Our healthcare plan will work
Even though the healthcare reform bill passed by the Assembly was negotiated with a Republican governor, ABX1-1 is very much a Democratic proposal at heart witness its significant expansion to cover 3.6 million uninsured Californians, including 800,000 children. It is more progressive and far-reaching than anything under serious consideration by other states, and it is a model for at least one of the Democratic presidential candidates.
To address some specific concerns that state Sen. Sheila Kuehl (D-Santa Monica), raised with The Times:
Individual Mandate and Affordability
The plan does have an individual mandate, as did the bill by Senate President Pro Tem Don Perata (D-Oakland). We believe that everyone must be able to get insurance, and if affordable, everyone must carry it. There would not be an individual mandate in this version of our bill if we had not been able to win significant affordability concessions. These provisions include the expansion of eligibility for public coverage, which ensures the lowest-income Californians without employer coverage will have coverage with little or no cost-sharing.
Moderate-income families without employer coverage will have access to refundable tax credits if their share of premium costs for health coverage exceed 5.5% of their income. Employers will be required to establish Section 125 tax-free accounts so that employees can pay for health benefits on a pretax basis, lowering payroll-related taxes for employees and employers. Low-income people with incomes up to 250% of the poverty level for whom premiums for minimum coverage exceed 5% of their income are exempt from the mandate. Anyone who experiences hardship can seek an exemption as well.

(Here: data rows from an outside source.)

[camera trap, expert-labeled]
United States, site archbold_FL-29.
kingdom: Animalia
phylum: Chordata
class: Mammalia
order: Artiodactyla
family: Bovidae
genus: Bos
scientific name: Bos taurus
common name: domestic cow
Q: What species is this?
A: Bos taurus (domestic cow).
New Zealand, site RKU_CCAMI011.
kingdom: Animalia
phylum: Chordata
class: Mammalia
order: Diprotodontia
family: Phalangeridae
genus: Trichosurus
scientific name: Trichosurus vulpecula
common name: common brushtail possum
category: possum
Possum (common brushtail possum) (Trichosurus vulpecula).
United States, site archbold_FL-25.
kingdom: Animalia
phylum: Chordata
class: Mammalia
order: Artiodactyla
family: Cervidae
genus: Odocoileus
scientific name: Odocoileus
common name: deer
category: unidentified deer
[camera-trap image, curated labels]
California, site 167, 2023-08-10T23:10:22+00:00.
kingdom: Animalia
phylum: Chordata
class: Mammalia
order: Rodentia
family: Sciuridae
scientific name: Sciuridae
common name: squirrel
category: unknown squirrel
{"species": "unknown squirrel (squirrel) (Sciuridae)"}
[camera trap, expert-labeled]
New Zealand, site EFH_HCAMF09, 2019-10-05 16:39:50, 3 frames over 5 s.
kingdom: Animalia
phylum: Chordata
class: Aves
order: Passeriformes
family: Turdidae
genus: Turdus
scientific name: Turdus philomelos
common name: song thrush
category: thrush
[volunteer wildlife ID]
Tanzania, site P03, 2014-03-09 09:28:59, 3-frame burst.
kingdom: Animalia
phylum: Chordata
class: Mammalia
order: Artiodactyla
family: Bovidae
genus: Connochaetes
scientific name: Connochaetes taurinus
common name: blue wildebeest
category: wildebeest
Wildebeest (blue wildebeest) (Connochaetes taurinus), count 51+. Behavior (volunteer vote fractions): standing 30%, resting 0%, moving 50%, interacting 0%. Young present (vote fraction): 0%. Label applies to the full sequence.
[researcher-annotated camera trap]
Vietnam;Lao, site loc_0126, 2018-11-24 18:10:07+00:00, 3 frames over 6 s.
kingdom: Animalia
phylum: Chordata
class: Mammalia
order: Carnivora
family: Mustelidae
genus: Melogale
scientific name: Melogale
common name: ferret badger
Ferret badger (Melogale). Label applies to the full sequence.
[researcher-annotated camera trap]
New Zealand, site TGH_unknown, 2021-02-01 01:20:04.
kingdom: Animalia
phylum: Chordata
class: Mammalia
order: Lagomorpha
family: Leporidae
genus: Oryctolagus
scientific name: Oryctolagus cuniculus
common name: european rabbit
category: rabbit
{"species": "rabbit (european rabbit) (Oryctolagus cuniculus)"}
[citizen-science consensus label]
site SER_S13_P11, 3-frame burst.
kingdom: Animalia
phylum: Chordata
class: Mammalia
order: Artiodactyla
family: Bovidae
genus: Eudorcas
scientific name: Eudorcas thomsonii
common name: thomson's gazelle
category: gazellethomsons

Reliance on the Managed Risk Medical Insurance Board
ABX1 1 establishes a state-administered healthcare purchasing program, the California Cooperative Health Insurance Purchasing Program, or Cal-CHIPP, to be administered by the Managed Risk Medical Insurance Board. Hardly a Rube Goldberg contraption, the MRMIB successfully manages several existing healthcare coverage programs, including Healthy Families, and is directed by a publicly accountable board with both gubernatorial and legislative appointees. Additionally, the MRMIB remains subject to legislative oversight and fiscal appropriation to ensure its decisions follow the intent of AB X1-1.
Admittedly, the plan does not obliterate the role of insurance companies in the healthcare system. Given that two-thirds of Californians utilize health insurance provided through their employers, blowing up this system isn’t as easy as single-payer-only advocates might hope. We do, however, change the way insurance companies do business.
AB X1-1 requires every health plan and insurer in the state to accept all applicants who are subject to the mandate, regardless of their health status or claims history. That means people who have to buy insurance coverage can no longer be excluded due to preexisting conditions. Carriers will be obligated to spend at least 85 cents of every premium dollar collected on healthcare and health benefits, ensuring value for consumers and purchasers by placing limits on rising administrative costs and profits. Regulators will establish five coverage choice categories for all individual market products, from the minimum benefit to the most comprehensive benefits, and carriers will have to offer benefits in each category. There will be one standardized HMO and one standardized PPO product in each coverage choice category, offered by each carrier, so that consumers will be better able to make gapples to applesh benefit and price comparisons. The bill also prohibits carriers from setting performance goals or quotas or providing additional compensation based on the number of people whose coverage is rescinded.
Legislative analyst’s report
The nonpartisan Legislative Analyst’s Office looked at AB X1-1 a roughly $15-billion enterprise funded by new revenues outside the state’s general fund, including an increase in the tobacco tax, hospital fees and employer participation and largely agreed with the basic assumptions underpinning the plan.
The LAO did look at different numbers than we had for premium costs. In AB X1-1, for instance, we assumed a $250 premium cost for uninsured low-income people who would be eligible for the purchasing pool. That’s a number with a built-in cushion over similar costs for Medi-Cal and the Healthy Families program. We believe we’re budgeting for the correct number, but if we’re wrong, and use the higher LAO number, that means we may be off somewhere in the range of 0.1% to 1.4% of the LAO’s estimate of future general fund revenues. It seems to me that we’re well within the range of error here.
The LAO also looked at different potential scenarios that could affect the plan, but it acknowledged that there would be risks with any healthcare plan. I believe that it’s also important to identify the risks of maintaining the status quo the ranks of the uninsured in California, which has the highest number of uninsured in the country already, will continue to grow, costs will continue skyrocket and more people will be put at risk of living sicker and dying younger.
What the opponents of AB X1-1 need to do is tell us all exactly what they propose, whether it’s single-payer or something else. Not the dream the details: Will it work? Who pays for it and how? How does it get the governor’s signature? How does it generate support from the voters? Without real answers to those questions, opposition to AB X1-1 effectively translates into support for letting our broken system get even worse. Anyone willing to leave 3.6 million uninsured Californians behind, including 800,000 children, has the duty to provide the details of their achievable alternative.
Fabian Nuñez is the speaker of the California Assembly.